We first had the idea for this method when we found that, for developing murine pituitaries, it was technically difficult to obtain proper coronal sections. After anesthetizing and fixing mice according to the text protocol, use scissors to cut the skull bone open. Next, with forceps, gently lift the hindbrain from the base of the skull.
Then, at the first sign of the sella turcica, stop lifting but hold the hindbrain, and use fine scissors to cut the pituitary stalk and nerve fibers connected to the base of the brain. Continue to lift and remove the whole brain to fully expose the pituitary gland. The pituitary gland rests on the dorsal surface of the sphenoid bone and is surrounded laterally by trigeminal nerves.
Then use scissors to cut the entire sellar region including the pituitary gland, lateral trigeminal nerves, and beneath the sphenoid bone. Put the tissue into a 35 mm dish containing 4%PFA, and incubate it at 4 degrees Celsius for 40 minutes to 3 hours, depending on the ages. Then use 10 mL of PBS to wash the fixed tissue for five changes at 15 minutes each.
Transfer the fixed tissue into a 35 mm dish containing 1 mL of PBS, and under a stereo microscope, dissociate the pituitary glands. For P5 to P14 pituitaries, with fine forceps and scissors remove the connective membranes between the nerves and the bone, and carefully isolate the pituitary gland together with lateral trigeminal nerves as a whole, but leaving the sella turcica. For P21 and adult pituitaries, remove the nerves and connective membranes around the pituitary, and free the gland from the surrounding tissues.

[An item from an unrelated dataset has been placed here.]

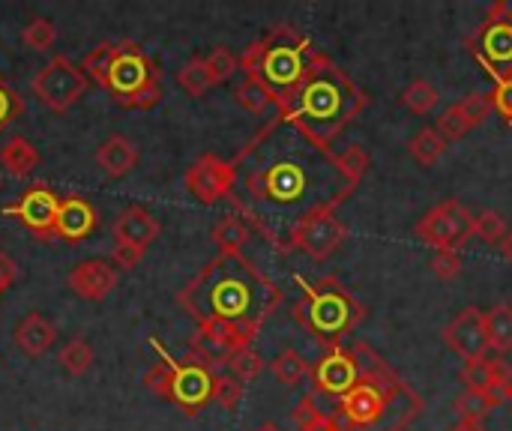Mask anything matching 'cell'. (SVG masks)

After dehydration, xylene clearing, and wax infiltration carried out according to the text protocol, on a tissue embedding console system, remove the specimen from the cassette and place it into a base mold half-filled with molten paraffin wax. For P21 and adult pituitary glands, use warmed fine forceps to position the pituitary gland with its short axis perpendicular to the bottom surface of a base mold. For P0 to P4 pituitaries, orient the specimens with their sphenoid bones perpendicular to the bottom surface of a base mold.
For P5 to P14 pituitary glands, orient the specimens with their trigeminal nerves perpendicular to the bottom surface of a base mold. After positioning the gland, use warmed fine forceps to gently hold the tissue in the desired position until the wax becomes semi-solid on a cooling plate. Top up the mold with molten paraffin wax.
Allow the paraffin block to cool until the wax is fully solidified. Chill the paraffin block at minus 20 degrees Celsius for 10 to 20 minutes, then use a microtome to cut it into thin slices, fine tuning the position of the paraffin block during sectioning. Carry out immunolabeling according to the text protocol.
As shown here, to dissect the pituitary gland from the neonatal mouse, the whole sellar region containing the pituitary gland, the trigeminal nerves, and the sphenoid bone underneath were dissected out from the skull base. The tiny and delicate pituitary gland remained intact during the process. For mice older than five days, the pituitary glands attached to the lateral trigeminal nerves were isolated.
The growth structure of the pituitary gland isolated from the P7 mouse was well-preserved. Here, the pituitary gland of the P21 mouse was successfully isolated without visible damage while removing its surrounding tissue. In this figure, H&E staining of properly-oriented coronal sections demonstrates well-preserved morphology of both adenohypophysis and neurohypophysis in P0, P7, and P21 pituitary glands.
Finally, the processed slides were also compatible with immunofluorescence labeling. As an example, the adenohypophysis and neurohypophysis showed specific immunolabeling of GH and GFAP, respectively. Once mastered, the process from dissection to embedding can be done in 7.5 hours in adult mice and even less in younger mice if it's performed properly.
While attempting this procedure, it's important to remember to dissect the entire sellar region to avoid touching pituitary gland with any surgical tools. Following this procedure, the pituitary that has not been prefixed can also be isolated. In that case, more caution should be taken to avoid any undesired damage.
The gland should also be dissected as quickly as possible. After watching this video, you should have a good understanding of how to dissect mouse pituitary glands and prepare pituitary coronal sections at different developmental stages.